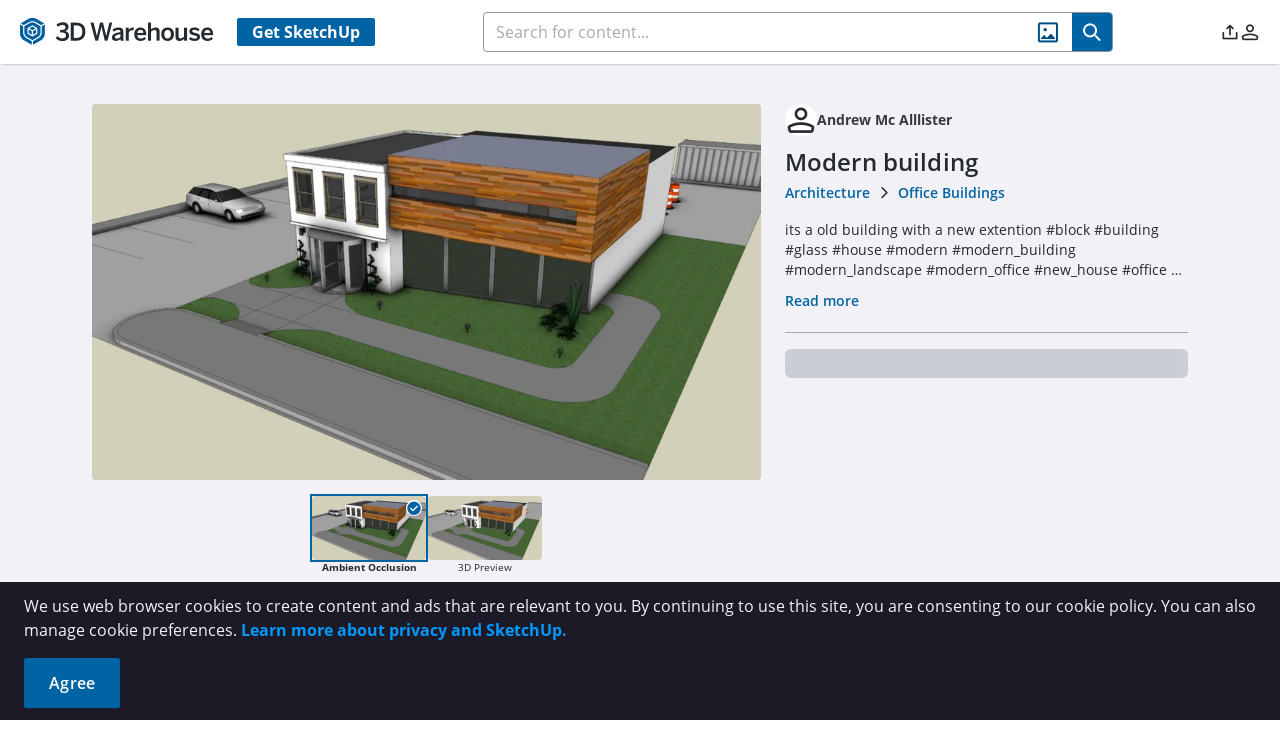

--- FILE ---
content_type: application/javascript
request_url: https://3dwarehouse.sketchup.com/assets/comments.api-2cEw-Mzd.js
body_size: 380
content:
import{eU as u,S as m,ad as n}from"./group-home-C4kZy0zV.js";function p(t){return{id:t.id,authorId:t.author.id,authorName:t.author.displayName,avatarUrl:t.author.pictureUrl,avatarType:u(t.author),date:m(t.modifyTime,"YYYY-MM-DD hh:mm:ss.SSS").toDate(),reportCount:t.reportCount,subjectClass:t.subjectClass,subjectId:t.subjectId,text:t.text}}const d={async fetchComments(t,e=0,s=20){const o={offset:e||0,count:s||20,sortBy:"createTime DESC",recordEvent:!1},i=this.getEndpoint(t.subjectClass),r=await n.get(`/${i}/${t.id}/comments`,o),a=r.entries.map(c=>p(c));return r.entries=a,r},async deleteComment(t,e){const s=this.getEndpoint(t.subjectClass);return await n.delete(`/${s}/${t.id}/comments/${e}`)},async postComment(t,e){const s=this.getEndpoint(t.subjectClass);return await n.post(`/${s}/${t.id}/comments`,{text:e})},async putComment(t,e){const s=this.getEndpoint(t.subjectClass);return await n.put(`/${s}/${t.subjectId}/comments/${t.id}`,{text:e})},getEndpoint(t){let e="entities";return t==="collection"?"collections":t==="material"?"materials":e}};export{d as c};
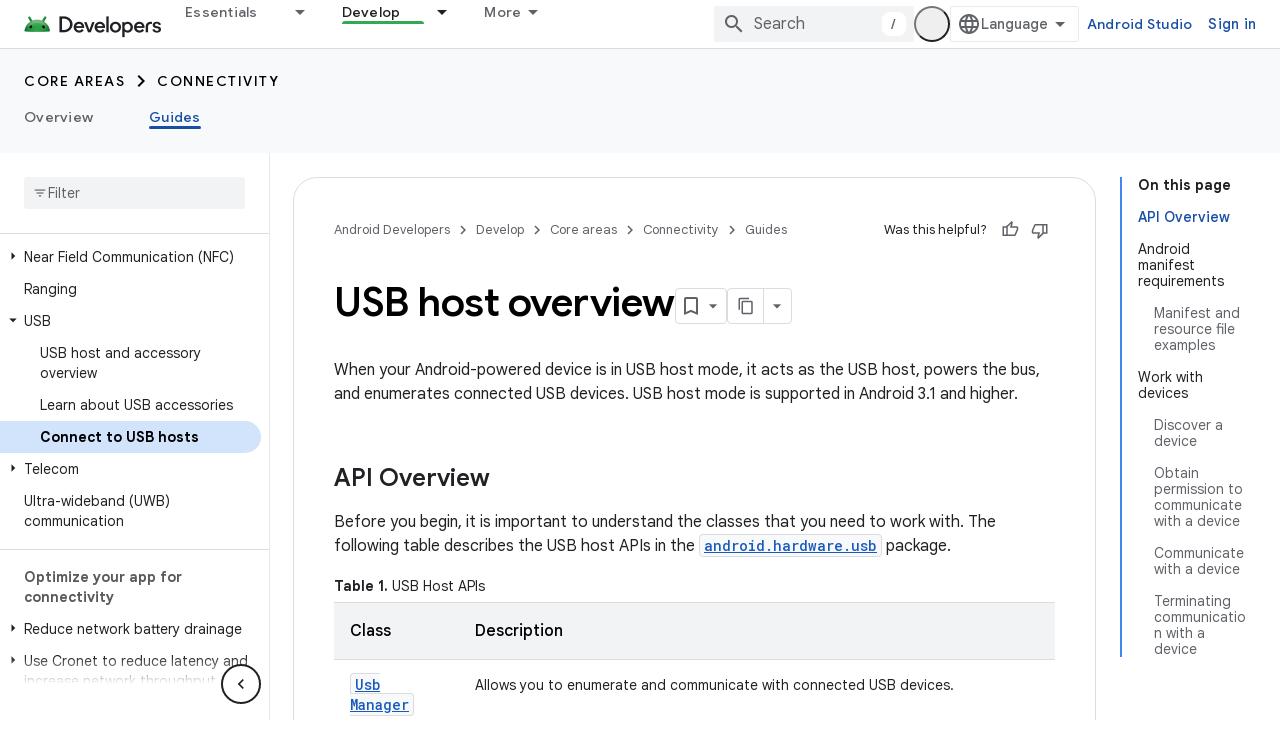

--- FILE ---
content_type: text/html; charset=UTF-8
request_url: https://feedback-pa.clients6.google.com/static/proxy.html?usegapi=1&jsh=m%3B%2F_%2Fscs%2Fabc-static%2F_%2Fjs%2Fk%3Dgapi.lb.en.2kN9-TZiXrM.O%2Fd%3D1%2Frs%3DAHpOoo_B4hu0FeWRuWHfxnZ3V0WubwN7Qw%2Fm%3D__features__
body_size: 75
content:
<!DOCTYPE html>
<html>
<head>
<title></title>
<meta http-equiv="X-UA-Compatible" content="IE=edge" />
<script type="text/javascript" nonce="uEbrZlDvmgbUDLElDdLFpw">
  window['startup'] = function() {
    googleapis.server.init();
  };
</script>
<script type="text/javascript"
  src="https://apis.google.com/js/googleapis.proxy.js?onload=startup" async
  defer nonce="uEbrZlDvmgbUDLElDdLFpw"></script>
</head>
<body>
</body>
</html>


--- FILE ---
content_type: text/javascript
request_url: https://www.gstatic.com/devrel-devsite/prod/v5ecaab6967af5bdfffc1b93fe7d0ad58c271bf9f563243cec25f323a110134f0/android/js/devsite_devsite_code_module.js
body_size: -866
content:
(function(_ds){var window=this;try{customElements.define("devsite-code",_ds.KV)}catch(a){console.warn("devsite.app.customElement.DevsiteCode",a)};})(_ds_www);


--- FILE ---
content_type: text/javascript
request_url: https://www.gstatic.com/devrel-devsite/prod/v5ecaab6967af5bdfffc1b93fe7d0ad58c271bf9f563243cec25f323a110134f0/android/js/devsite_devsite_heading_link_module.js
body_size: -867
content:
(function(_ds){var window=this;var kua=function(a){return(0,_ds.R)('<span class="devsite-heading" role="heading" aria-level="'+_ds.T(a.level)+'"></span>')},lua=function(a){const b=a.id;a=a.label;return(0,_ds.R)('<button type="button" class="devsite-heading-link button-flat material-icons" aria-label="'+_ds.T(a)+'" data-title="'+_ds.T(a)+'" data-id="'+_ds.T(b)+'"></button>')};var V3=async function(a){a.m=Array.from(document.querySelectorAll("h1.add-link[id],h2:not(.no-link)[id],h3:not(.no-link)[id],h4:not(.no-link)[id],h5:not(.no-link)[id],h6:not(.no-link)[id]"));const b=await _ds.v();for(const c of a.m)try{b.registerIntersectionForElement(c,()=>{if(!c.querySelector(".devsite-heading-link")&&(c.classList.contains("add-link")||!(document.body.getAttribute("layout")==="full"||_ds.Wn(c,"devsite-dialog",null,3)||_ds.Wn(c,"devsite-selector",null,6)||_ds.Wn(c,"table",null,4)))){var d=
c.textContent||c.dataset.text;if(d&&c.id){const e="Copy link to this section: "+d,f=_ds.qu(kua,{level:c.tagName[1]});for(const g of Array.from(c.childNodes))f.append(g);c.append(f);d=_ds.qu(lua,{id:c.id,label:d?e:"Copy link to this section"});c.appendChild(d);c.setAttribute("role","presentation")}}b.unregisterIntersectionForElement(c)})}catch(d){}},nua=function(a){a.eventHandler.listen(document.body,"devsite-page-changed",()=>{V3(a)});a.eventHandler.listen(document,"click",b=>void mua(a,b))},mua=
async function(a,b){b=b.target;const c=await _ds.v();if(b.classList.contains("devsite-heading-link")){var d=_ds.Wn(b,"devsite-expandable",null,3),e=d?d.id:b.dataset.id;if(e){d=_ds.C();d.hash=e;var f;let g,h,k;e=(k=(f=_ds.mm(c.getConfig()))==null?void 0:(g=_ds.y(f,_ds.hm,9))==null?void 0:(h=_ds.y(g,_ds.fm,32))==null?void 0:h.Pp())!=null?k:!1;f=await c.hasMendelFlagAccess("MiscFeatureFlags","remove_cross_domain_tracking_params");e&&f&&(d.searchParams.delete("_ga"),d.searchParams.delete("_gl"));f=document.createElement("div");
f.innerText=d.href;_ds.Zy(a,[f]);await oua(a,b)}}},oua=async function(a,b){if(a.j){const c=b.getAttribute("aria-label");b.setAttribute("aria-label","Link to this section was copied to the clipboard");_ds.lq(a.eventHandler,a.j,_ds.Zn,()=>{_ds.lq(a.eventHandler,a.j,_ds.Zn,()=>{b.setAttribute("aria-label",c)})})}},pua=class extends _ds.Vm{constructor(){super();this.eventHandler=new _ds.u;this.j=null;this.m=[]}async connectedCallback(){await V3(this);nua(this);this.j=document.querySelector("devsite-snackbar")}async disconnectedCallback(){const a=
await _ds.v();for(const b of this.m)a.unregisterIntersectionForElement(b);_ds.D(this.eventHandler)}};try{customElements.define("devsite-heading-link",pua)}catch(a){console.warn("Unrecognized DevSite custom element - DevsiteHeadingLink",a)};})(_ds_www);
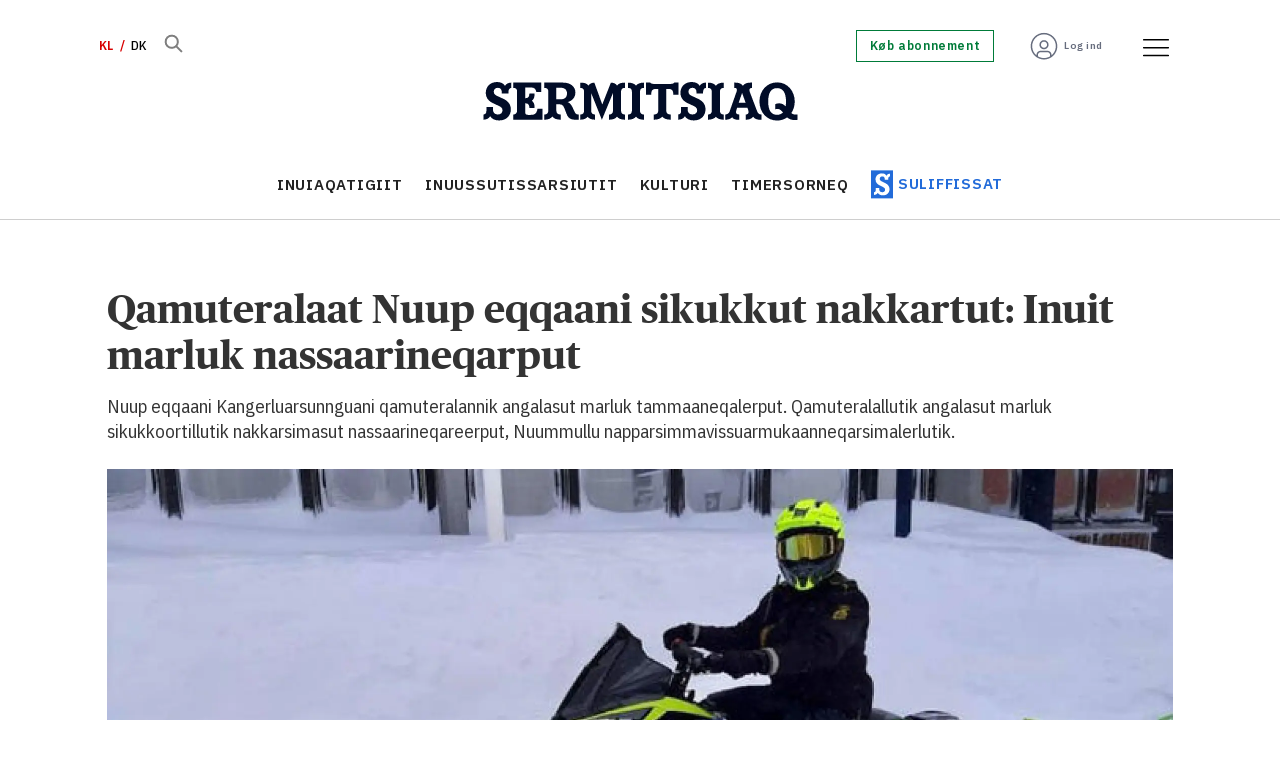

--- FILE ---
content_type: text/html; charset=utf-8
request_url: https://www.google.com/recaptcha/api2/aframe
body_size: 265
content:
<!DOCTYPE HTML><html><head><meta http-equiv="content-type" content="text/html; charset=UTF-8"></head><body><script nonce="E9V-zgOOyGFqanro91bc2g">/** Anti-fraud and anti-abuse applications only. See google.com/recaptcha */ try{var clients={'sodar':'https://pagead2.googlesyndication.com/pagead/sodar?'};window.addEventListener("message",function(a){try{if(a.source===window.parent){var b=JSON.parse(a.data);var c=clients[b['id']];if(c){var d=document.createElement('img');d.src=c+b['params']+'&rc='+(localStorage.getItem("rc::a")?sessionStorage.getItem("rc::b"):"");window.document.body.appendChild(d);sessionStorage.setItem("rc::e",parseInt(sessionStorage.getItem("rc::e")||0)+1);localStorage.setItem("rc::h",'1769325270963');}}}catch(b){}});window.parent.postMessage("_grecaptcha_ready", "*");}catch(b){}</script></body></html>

###

Exercise aim.
The data above must be written out again word for word, without its pictures.

Answer to this exercise.
--- FILE ---
content_type: application/javascript
request_url: https://3dwarehouse.sketchup.com/assets/comments.api-2cEw-Mzd.js
body_size: 380
content:
import{eU as u,S as m,ad as n}from"./group-home-C4kZy0zV.js";function p(t){return{id:t.id,authorId:t.author.id,authorName:t.author.displayName,avatarUrl:t.author.pictureUrl,avatarType:u(t.author),date:m(t.modifyTime,"YYYY-MM-DD hh:mm:ss.SSS").toDate(),reportCount:t.reportCount,subjectClass:t.subjectClass,subjectId:t.subjectId,text:t.text}}const d={async fetchComments(t,e=0,s=20){const o={offset:e||0,count:s||20,sortBy:"createTime DESC",recordEvent:!1},i=this.getEndpoint(t.subjectClass),r=await n.get(`/${i}/${t.id}/comments`,o),a=r.entries.map(c=>p(c));return r.entries=a,r},async deleteComment(t,e){const s=this.getEndpoint(t.subjectClass);return await n.delete(`/${s}/${t.id}/comments/${e}`)},async postComment(t,e){const s=this.getEndpoint(t.subjectClass);return await n.post(`/${s}/${t.id}/comments`,{text:e})},async putComment(t,e){const s=this.getEndpoint(t.subjectClass);return await n.put(`/${s}/${t.subjectId}/comments/${t.id}`,{text:e})},getEndpoint(t){let e="entities";return t==="collection"?"collections":t==="material"?"materials":e}};export{d as c};

--- FILE ---
content_type: text/html; charset=UTF-8
request_url: https://feedback-pa.clients6.google.com/static/proxy.html?usegapi=1&jsh=m%3B%2F_%2Fscs%2Fabc-static%2F_%2Fjs%2Fk%3Dgapi.lb.en.2kN9-TZiXrM.O%2Fd%3D1%2Frs%3DAHpOoo_B4hu0FeWRuWHfxnZ3V0WubwN7Qw%2Fm%3D__features__
body_size: 75
content:
<!DOCTYPE html>
<html>
<head>
<title></title>
<meta http-equiv="X-UA-Compatible" content="IE=edge" />
<script type="text/javascript" nonce="uEbrZlDvmgbUDLElDdLFpw">
  window['startup'] = function() {
    googleapis.server.init();
  };
</script>
<script type="text/javascript"
  src="https://apis.google.com/js/googleapis.proxy.js?onload=startup" async
  defer nonce="uEbrZlDvmgbUDLElDdLFpw"></script>
</head>
<body>
</body>
</html>


--- FILE ---
content_type: text/javascript
request_url: https://www.gstatic.com/devrel-devsite/prod/v5ecaab6967af5bdfffc1b93fe7d0ad58c271bf9f563243cec25f323a110134f0/android/js/devsite_devsite_code_module.js
body_size: -866
content:
(function(_ds){var window=this;try{customElements.define("devsite-code",_ds.KV)}catch(a){console.warn("devsite.app.customElement.DevsiteCode",a)};})(_ds_www);


--- FILE ---
content_type: text/javascript
request_url: https://www.gstatic.com/devrel-devsite/prod/v5ecaab6967af5bdfffc1b93fe7d0ad58c271bf9f563243cec25f323a110134f0/android/js/devsite_devsite_heading_link_module.js
body_size: -867
content:
(function(_ds){var window=this;var kua=function(a){return(0,_ds.R)('<span class="devsite-heading" role="heading" aria-level="'+_ds.T(a.level)+'"></span>')},lua=function(a){const b=a.id;a=a.label;return(0,_ds.R)('<button type="button" class="devsite-heading-link button-flat material-icons" aria-label="'+_ds.T(a)+'" data-title="'+_ds.T(a)+'" data-id="'+_ds.T(b)+'"></button>')};var V3=async function(a){a.m=Array.from(document.querySelectorAll("h1.add-link[id],h2:not(.no-link)[id],h3:not(.no-link)[id],h4:not(.no-link)[id],h5:not(.no-link)[id],h6:not(.no-link)[id]"));const b=await _ds.v();for(const c of a.m)try{b.registerIntersectionForElement(c,()=>{if(!c.querySelector(".devsite-heading-link")&&(c.classList.contains("add-link")||!(document.body.getAttribute("layout")==="full"||_ds.Wn(c,"devsite-dialog",null,3)||_ds.Wn(c,"devsite-selector",null,6)||_ds.Wn(c,"table",null,4)))){var d=
c.textContent||c.dataset.text;if(d&&c.id){const e="Copy link to this section: "+d,f=_ds.qu(kua,{level:c.tagName[1]});for(const g of Array.from(c.childNodes))f.append(g);c.append(f);d=_ds.qu(lua,{id:c.id,label:d?e:"Copy link to this section"});c.appendChild(d);c.setAttribute("role","presentation")}}b.unregisterIntersectionForElement(c)})}catch(d){}},nua=function(a){a.eventHandler.listen(document.body,"devsite-page-changed",()=>{V3(a)});a.eventHandler.listen(document,"click",b=>void mua(a,b))},mua=
async function(a,b){b=b.target;const c=await _ds.v();if(b.classList.contains("devsite-heading-link")){var d=_ds.Wn(b,"devsite-expandable",null,3),e=d?d.id:b.dataset.id;if(e){d=_ds.C();d.hash=e;var f;let g,h,k;e=(k=(f=_ds.mm(c.getConfig()))==null?void 0:(g=_ds.y(f,_ds.hm,9))==null?void 0:(h=_ds.y(g,_ds.fm,32))==null?void 0:h.Pp())!=null?k:!1;f=await c.hasMendelFlagAccess("MiscFeatureFlags","remove_cross_domain_tracking_params");e&&f&&(d.searchParams.delete("_ga"),d.searchParams.delete("_gl"));f=document.createElement("div");
f.innerText=d.href;_ds.Zy(a,[f]);await oua(a,b)}}},oua=async function(a,b){if(a.j){const c=b.getAttribute("aria-label");b.setAttribute("aria-label","Link to this section was copied to the clipboard");_ds.lq(a.eventHandler,a.j,_ds.Zn,()=>{_ds.lq(a.eventHandler,a.j,_ds.Zn,()=>{b.setAttribute("aria-label",c)})})}},pua=class extends _ds.Vm{constructor(){super();this.eventHandler=new _ds.u;this.j=null;this.m=[]}async connectedCallback(){await V3(this);nua(this);this.j=document.querySelector("devsite-snackbar")}async disconnectedCallback(){const a=
await _ds.v();for(const b of this.m)a.unregisterIntersectionForElement(b);_ds.D(this.eventHandler)}};try{customElements.define("devsite-heading-link",pua)}catch(a){console.warn("Unrecognized DevSite custom element - DevsiteHeadingLink",a)};})(_ds_www);

--- FILE ---
content_type: text/html; charset=utf-8
request_url: https://www.google.com/recaptcha/api2/aframe
body_size: 265
content:
<!DOCTYPE HTML><html><head><meta http-equiv="content-type" content="text/html; charset=UTF-8"></head><body><script nonce="E9V-zgOOyGFqanro91bc2g">/** Anti-fraud and anti-abuse applications only. See google.com/recaptcha */ try{var clients={'sodar':'https://pagead2.googlesyndication.com/pagead/sodar?'};window.addEventListener("message",function(a){try{if(a.source===window.parent){var b=JSON.parse(a.data);var c=clients[b['id']];if(c){var d=document.createElement('img');d.src=c+b['params']+'&rc='+(localStorage.getItem("rc::a")?sessionStorage.getItem("rc::b"):"");window.document.body.appendChild(d);sessionStorage.setItem("rc::e",parseInt(sessionStorage.getItem("rc::e")||0)+1);localStorage.setItem("rc::h",'1769325270963');}}}catch(b){}});window.parent.postMessage("_grecaptcha_ready", "*");}catch(b){}</script></body></html>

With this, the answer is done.